In Pamplona, Hadley identifies with the bulls. “My body was doing what it was meant to do,” the now pregnant Hadley reflects. Of course, as we know all too well, Hadley isn’t any more insulated from disaster than the animals in the ring, though she, like Hemingway, blames the rich Americans who ride into Pamplona in chauffeured limousines — and who “spoil everything.”
What to do? Eat, drink and not think about tomorrow, à la Hemingway — or at least according to a ravenous Hadley, now a Hemingway character manqué. “I found I was hungry,” she says when they settle into a cafe after watching a man being gored at a bullfight, “and that it all tasted very good to me.” We recall the physically damaged Jake Barnes of The Sun Also Rises, who takes refuge in food and alcohol and in acting hard-boiled but cries himself to sleep at night. As Jake’s female counterpart, the symbolically impotent and resolutely unmodern Hadley lulls herself into a willful state of denial while her writer husband shapes “disaster and human messiness” into “something that would last forever.”

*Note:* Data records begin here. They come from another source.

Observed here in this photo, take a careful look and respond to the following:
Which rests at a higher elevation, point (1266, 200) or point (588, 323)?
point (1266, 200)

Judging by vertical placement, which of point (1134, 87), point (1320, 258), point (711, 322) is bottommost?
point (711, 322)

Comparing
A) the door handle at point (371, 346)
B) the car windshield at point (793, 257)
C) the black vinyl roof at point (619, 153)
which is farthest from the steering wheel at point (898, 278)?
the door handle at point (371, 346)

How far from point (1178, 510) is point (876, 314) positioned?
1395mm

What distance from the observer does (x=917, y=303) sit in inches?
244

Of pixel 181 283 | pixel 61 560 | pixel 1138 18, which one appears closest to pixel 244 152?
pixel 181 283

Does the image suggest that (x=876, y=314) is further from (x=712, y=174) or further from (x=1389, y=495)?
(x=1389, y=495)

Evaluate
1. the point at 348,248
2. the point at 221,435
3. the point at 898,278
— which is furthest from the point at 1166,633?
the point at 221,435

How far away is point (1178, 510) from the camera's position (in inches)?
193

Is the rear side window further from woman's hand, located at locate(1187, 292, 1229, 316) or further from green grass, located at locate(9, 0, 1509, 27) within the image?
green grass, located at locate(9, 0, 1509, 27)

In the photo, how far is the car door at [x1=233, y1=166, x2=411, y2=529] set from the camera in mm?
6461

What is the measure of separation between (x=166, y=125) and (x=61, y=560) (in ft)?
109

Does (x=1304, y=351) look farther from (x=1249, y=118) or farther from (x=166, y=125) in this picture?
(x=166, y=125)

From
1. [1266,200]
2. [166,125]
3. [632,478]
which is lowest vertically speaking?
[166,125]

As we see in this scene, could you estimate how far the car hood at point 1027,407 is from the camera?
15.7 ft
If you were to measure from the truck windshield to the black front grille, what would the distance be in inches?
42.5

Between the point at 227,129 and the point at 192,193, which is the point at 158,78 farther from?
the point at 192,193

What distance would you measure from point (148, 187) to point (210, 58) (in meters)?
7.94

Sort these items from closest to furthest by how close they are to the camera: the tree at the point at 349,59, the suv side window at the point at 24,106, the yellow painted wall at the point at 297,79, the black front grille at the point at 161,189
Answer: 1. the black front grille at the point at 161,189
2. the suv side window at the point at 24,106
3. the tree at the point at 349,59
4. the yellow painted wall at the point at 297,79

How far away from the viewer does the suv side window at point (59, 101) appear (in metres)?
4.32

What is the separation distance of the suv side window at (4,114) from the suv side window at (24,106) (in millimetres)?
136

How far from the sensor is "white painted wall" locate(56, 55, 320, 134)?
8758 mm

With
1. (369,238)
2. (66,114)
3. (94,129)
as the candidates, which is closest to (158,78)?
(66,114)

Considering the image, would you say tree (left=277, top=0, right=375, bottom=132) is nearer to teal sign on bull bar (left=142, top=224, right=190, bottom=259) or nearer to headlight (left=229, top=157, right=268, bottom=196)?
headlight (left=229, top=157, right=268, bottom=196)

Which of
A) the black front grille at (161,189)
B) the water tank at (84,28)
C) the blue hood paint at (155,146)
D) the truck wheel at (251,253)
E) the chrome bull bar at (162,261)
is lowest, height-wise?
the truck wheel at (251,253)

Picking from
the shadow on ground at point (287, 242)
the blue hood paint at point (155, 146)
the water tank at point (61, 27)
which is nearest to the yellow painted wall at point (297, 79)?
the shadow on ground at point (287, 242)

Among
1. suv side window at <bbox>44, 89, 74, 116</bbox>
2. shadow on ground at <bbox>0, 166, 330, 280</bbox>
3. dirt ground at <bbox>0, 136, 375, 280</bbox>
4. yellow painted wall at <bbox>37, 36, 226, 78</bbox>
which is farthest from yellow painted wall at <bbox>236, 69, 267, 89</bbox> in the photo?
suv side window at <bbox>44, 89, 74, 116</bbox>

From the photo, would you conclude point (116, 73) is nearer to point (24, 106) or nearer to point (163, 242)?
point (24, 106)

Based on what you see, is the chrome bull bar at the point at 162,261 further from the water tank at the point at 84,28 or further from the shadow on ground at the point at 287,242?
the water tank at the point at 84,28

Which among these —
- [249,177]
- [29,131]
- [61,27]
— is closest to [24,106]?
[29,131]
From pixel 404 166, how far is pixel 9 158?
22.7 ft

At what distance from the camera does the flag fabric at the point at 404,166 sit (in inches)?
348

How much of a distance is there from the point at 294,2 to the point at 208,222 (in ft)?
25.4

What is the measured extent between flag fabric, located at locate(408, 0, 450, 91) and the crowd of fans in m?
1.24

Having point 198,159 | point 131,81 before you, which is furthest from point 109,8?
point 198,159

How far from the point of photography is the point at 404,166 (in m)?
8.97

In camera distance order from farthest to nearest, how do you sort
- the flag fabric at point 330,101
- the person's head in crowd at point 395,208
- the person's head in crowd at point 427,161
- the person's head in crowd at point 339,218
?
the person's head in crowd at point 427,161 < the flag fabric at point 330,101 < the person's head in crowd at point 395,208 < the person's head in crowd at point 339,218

While McLain’s portrait of this marriage can be harrowing, it can also be frustrating, for Hadley rarely emerges from her wistful cocoon. And though McLain’s Hemingway declares his Paris wife “better and finer than the rest of us” — and McLain seems in part to agree — the praise sounds portentously like Nick Carraway’s salute to Jay Gatsby. McLain has transformed Hadley into a Mrs. Gatsby not because Hadley is rich or powerful or corrupt but because she is the opposite of all these things. And that means she is hardly more than a stereotype, alas, caught in a world not of her own making.